Given request
Please reproduce the material below word for word, leaving out the pictures.

Data shown
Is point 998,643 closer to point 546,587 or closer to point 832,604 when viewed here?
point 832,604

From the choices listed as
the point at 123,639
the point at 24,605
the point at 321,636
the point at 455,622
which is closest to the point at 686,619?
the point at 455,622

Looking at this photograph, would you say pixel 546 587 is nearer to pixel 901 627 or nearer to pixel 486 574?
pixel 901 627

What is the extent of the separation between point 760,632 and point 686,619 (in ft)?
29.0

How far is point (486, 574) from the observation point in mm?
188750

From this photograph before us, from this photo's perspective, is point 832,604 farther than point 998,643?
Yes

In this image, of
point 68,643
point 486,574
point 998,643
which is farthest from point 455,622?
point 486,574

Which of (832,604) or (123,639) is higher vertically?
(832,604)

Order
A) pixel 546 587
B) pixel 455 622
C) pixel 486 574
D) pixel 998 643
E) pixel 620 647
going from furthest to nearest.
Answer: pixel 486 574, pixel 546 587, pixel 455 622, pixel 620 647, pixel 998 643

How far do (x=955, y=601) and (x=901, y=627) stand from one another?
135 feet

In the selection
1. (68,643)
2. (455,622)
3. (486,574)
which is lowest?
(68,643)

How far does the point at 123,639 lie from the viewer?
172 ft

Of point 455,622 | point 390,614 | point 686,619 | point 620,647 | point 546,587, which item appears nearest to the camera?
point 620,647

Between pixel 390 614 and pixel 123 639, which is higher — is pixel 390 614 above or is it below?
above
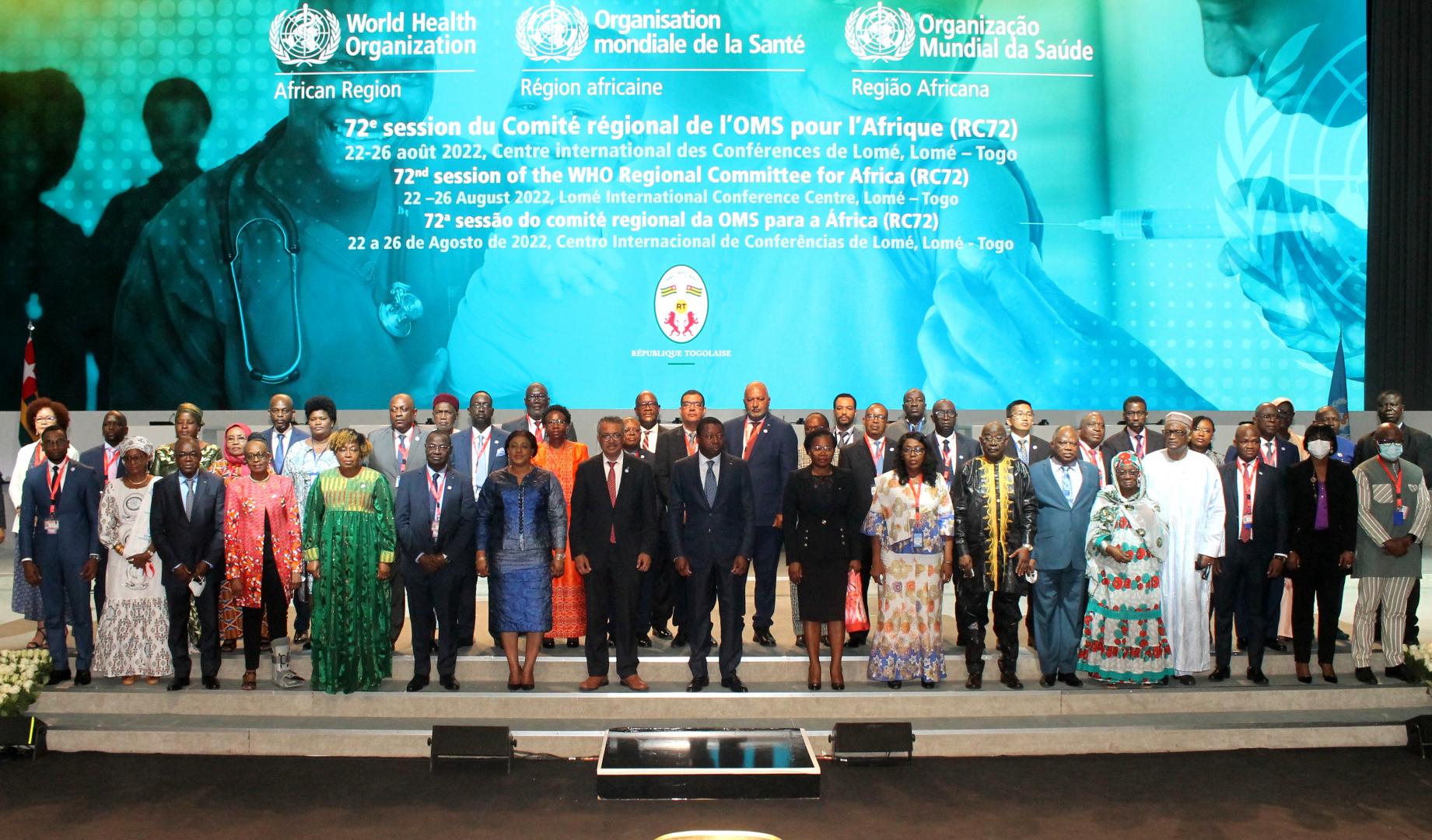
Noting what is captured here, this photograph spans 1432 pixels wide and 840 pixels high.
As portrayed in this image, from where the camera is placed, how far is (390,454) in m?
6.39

Result of the task
Is point 998,643 closer to point 546,587 or closer to point 832,604 when viewed here?
point 832,604

From the choices listed as
the point at 123,639
the point at 24,605
the point at 321,636
the point at 455,622
which is closest to the point at 686,619?
the point at 455,622

Looking at this photograph, would you say pixel 546 587 is nearer to pixel 901 627 or nearer to pixel 486 574?
pixel 901 627

What is the extent of the separation between point 760,632 and point 686,619 (in ft)?
29.0

How far is point (486, 574) from the observation point in mm?
188750

From this photograph before us, from this photo's perspective, is point 832,604 farther than point 998,643?
Yes

In this image, of
point 68,643
point 486,574
point 998,643
which is farthest from point 455,622?
point 486,574

Which of (832,604) or (123,639) is higher vertically?
(832,604)

Order
A) pixel 546 587
B) pixel 455 622
C) pixel 486 574
D) pixel 998 643
E) pixel 620 647
going from furthest to nearest.
Answer: pixel 486 574, pixel 546 587, pixel 455 622, pixel 620 647, pixel 998 643

How far do (x=955, y=601) and (x=901, y=627) stand from one another?
135 feet

In the selection
1. (68,643)
2. (455,622)
3. (486,574)
which is lowest?
(68,643)

How far does the point at 123,639 lie from the viewer?
172 ft

Of point 455,622 | point 390,614 | point 686,619 | point 620,647 | point 546,587, which item appears nearest to the camera?
point 620,647

Between pixel 390 614 and pixel 123 639, which is higher — is pixel 390 614 above or is it below?
above
Noting what is captured here, this photograph spans 1432 pixels wide and 840 pixels high.
As portrayed in this image, from where the camera is placed, how far is (390,454) in m?
6.39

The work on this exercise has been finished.